FHBDSR-Net: automated measurement of diseased spikelet rate of Fusarium Head Blight on wheat spikes
Ze Wu, Haowei Zhao, Zeyu Chen, Yongqiang Suo, Seena Joseph, Xiaohui Yuan, Caixia Lan, Weizhen Liu

TL;DR
This paper introduces FHBDSR-Net, a deep learning framework for automatically measuring the diseased spikelet rate in wheat affected by Fusarium Head Blight, improving efficiency and accuracy over manual methods.
Contribution
The novel FHBDSR-Net framework addresses data scarcity and spatial encoding limitations in detecting densely arranged diseased wheat spikelets.
Findings
FHBDSR-Net achieved 93.8% average precision in detecting diseased spikelets.
The method showed strong correlation with expert evaluations (Pearson r = 0.901).

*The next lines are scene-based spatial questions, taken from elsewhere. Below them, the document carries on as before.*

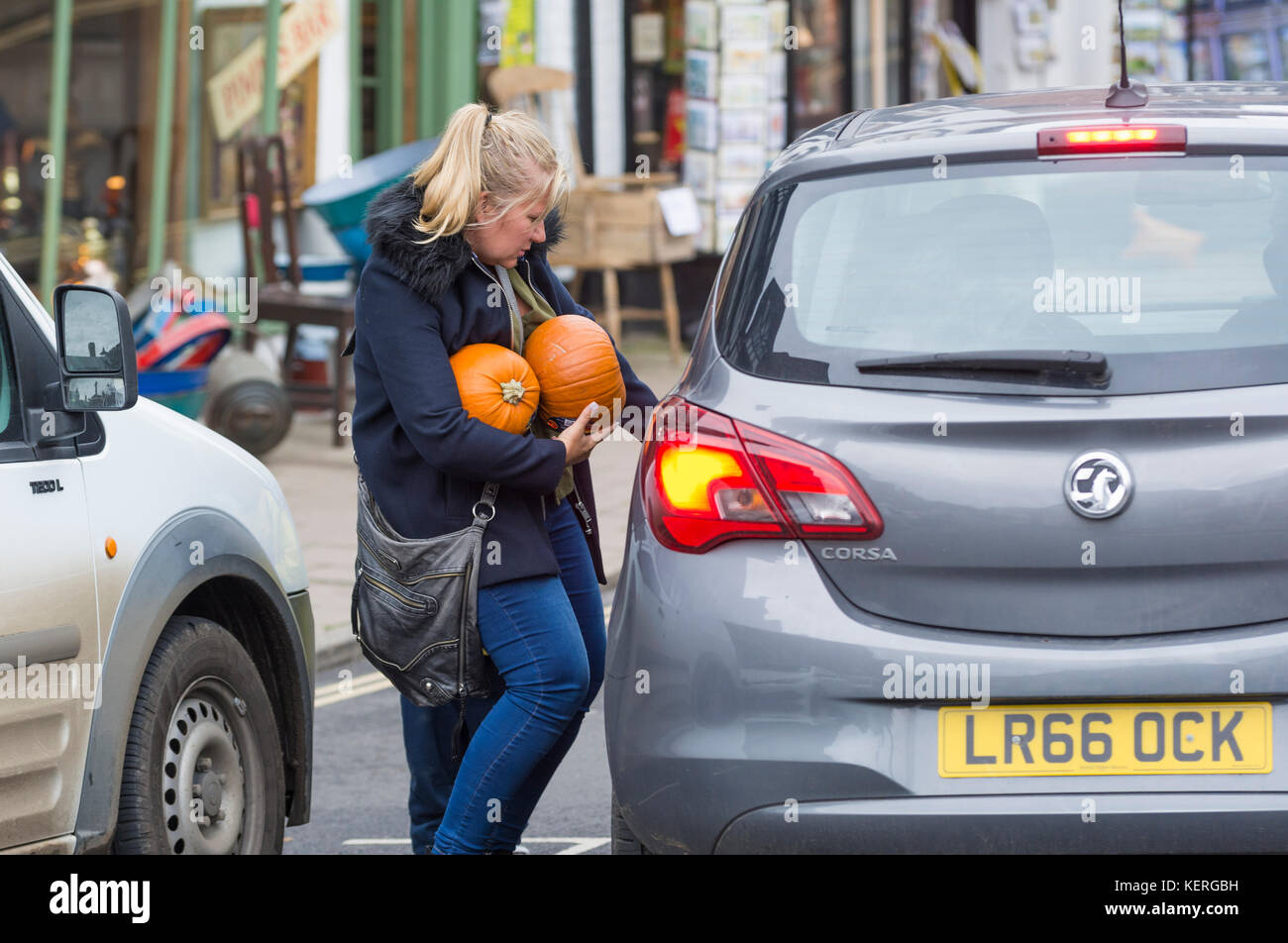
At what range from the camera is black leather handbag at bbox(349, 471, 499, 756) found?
12.6 ft

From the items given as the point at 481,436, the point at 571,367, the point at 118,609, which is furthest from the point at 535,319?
the point at 118,609

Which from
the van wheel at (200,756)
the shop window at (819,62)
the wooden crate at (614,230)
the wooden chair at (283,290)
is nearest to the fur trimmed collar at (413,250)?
the van wheel at (200,756)

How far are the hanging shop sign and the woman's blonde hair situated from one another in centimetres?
927

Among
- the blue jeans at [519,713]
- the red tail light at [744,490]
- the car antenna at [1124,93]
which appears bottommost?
the blue jeans at [519,713]

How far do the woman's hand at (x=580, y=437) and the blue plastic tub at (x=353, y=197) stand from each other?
7.52 metres

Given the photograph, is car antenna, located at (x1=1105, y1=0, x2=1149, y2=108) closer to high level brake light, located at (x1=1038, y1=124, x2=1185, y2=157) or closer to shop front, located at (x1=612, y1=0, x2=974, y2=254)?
high level brake light, located at (x1=1038, y1=124, x2=1185, y2=157)

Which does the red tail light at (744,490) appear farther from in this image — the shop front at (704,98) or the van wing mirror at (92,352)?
the shop front at (704,98)

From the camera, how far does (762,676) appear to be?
3273 mm

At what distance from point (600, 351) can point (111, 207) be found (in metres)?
8.55

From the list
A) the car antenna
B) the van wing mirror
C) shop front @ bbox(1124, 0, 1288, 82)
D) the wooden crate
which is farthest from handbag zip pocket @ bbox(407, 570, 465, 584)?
shop front @ bbox(1124, 0, 1288, 82)

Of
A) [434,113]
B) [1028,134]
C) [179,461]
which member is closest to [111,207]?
[434,113]

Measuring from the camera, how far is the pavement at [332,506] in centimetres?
783
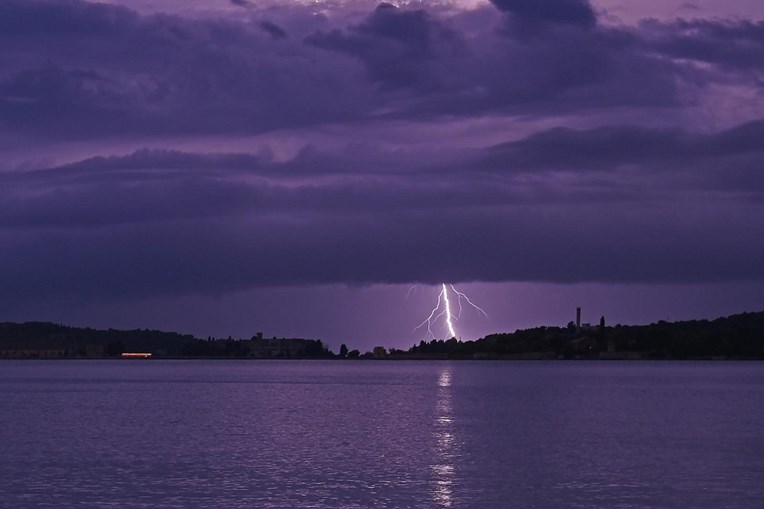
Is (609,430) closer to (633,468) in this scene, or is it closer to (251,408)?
(633,468)

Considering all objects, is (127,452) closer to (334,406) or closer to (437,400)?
(334,406)

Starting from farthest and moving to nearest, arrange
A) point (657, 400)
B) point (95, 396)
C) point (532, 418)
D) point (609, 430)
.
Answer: point (95, 396)
point (657, 400)
point (532, 418)
point (609, 430)

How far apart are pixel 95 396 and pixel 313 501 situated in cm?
11134

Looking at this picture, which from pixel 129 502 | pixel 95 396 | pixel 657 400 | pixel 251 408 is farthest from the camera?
pixel 95 396

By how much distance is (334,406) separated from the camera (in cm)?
11938

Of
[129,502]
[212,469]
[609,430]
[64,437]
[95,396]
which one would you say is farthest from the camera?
[95,396]

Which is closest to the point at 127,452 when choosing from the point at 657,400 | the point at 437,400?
the point at 437,400

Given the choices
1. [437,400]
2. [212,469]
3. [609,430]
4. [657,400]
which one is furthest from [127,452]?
[657,400]

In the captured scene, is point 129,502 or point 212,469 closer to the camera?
point 129,502

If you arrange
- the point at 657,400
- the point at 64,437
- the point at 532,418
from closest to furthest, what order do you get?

The framework is lightweight (7.2M parameters) and suitable for mobile deployment.
Abstract
Fusarium Head Blight (FHB), a fungal wheat (Triticum aestivum) disease that threatens global food security, requires precise quantification of diseased spikelet rate (DSR) as a phenotypic indicator for resistance breeding. Most techniques for measuring DSR rely on manual spikelet-by-spikelet observation and counting, which is inefficient and destructive. Although deep learning offers great promise for automated DSR measurement, existing intelligent detection algorithms are hampered by the lack of spikelet-level annotated data, insufficient feature representation for diseased spikelets, and weak spatial encoding of densely arranged spikelets. To address these challenges, we constructed a dataset of 620 high-resolution RGB images of wheat spikes with 5,222 spikelet-level annotations to systematically analyze spikelet size distributions to fill small-object detection data gaps in this…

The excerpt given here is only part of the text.